TASK INSTRUCTIONS:
Nothing should change. Output the data exactly.

MATERIAL PROVIDED:
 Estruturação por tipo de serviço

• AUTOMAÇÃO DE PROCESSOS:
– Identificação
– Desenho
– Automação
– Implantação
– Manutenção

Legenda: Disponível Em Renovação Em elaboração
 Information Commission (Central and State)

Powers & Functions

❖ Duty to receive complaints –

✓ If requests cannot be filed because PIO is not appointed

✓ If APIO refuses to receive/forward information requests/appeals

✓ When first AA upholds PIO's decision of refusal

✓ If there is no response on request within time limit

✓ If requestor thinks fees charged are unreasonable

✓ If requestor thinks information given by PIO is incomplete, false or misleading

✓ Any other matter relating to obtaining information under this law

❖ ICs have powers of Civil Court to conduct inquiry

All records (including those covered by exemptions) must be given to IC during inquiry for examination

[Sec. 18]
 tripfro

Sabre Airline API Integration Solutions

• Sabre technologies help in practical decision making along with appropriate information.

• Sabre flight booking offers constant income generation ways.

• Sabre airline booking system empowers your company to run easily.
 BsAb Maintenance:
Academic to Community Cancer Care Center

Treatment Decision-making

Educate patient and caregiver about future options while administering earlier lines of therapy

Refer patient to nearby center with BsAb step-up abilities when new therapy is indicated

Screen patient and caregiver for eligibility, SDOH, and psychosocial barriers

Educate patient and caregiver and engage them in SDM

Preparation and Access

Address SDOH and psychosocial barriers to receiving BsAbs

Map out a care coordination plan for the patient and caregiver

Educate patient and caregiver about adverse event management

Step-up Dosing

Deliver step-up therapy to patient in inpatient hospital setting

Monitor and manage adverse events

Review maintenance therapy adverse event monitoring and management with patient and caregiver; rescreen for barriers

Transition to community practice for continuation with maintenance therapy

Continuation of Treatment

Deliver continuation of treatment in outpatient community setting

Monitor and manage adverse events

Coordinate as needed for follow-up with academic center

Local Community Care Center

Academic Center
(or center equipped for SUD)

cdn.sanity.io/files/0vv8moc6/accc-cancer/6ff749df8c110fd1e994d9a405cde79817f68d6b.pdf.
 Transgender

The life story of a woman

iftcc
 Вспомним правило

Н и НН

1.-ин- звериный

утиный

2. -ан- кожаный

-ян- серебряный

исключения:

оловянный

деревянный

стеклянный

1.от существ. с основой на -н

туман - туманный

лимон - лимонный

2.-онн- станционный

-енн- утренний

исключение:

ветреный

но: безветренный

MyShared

RESULT OF THIS EXERCISE:
 Estruturação por tipo de serviço

• AUTOMAÇÃO DE PROCESSOS:
– Identificação
– Desenho
– Automação
– Implantação
– Manutenção

Legenda: Disponível Em Renovação Em elaboração
 Information Commission (Central and State)

Powers & Functions

❖ Duty to receive complaints –

✓ If requests cannot be filed because PIO is not appointed

✓ If APIO refuses to receive/forward information requests/appeals

✓ When first AA upholds PIO's decision of refusal

✓ If there is no response on request within time limit

✓ If requestor thinks fees charged are unreasonable

✓ If requestor thinks information given by PIO is incomplete, false or misleading

✓ Any other matter relating to obtaining information under this law

❖ ICs have powers of Civil Court to conduct inquiry

All records (including those covered by exemptions) must be given to IC during inquiry for examination

[Sec. 18]
 tripfro

Sabre Airline API Integration Solutions

• Sabre technologies help in practical decision making along with appropriate information.

• Sabre flight booking offers constant income generation ways.

• Sabre airline booking system empowers your company to run easily.
 BsAb Maintenance:
Academic to Community Cancer Care Center

Treatment Decision-making

Educate patient and caregiver about future options while administering earlier lines of therapy

Refer patient to nearby center with BsAb step-up abilities when new therapy is indicated

Screen patient and caregiver for eligibility, SDOH, and psychosocial barriers

Educate patient and caregiver and engage them in SDM

Preparation and Access

Address SDOH and psychosocial barriers to receiving BsAbs

Map out a care coordination plan for the patient and caregiver

Educate patient and caregiver about adverse event management

Step-up Dosing

Deliver step-up therapy to patient in inpatient hospital setting

Monitor and manage adverse events

Review maintenance therapy adverse event monitoring and management with patient and caregiver; rescreen for barriers

Transition to community practice for continuation with maintenance therapy

Continuation of Treatment

Deliver continuation of treatment in outpatient community setting

Monitor and manage adverse events

Coordinate as needed for follow-up with academic center

Local Community Care Center

Academic Center
(or center equipped for SUD)

cdn.sanity.io/files/0vv8moc6/accc-cancer/6ff749df8c110fd1e994d9a405cde79817f68d6b.pdf.
 Transgender

The life story of a woman

iftcc
 Вспомним правило

Н и НН

1.-ин- звериный

утиный

2. -ан- кожаный

-ян- серебряный

исключения:

оловянный

деревянный

стеклянный

1.от существ. с основой на -н

туман - туманный

лимон - лимонный

2.-онн- станционный

-енн- утренний

исключение:

ветреный

но: безветренный

MyShared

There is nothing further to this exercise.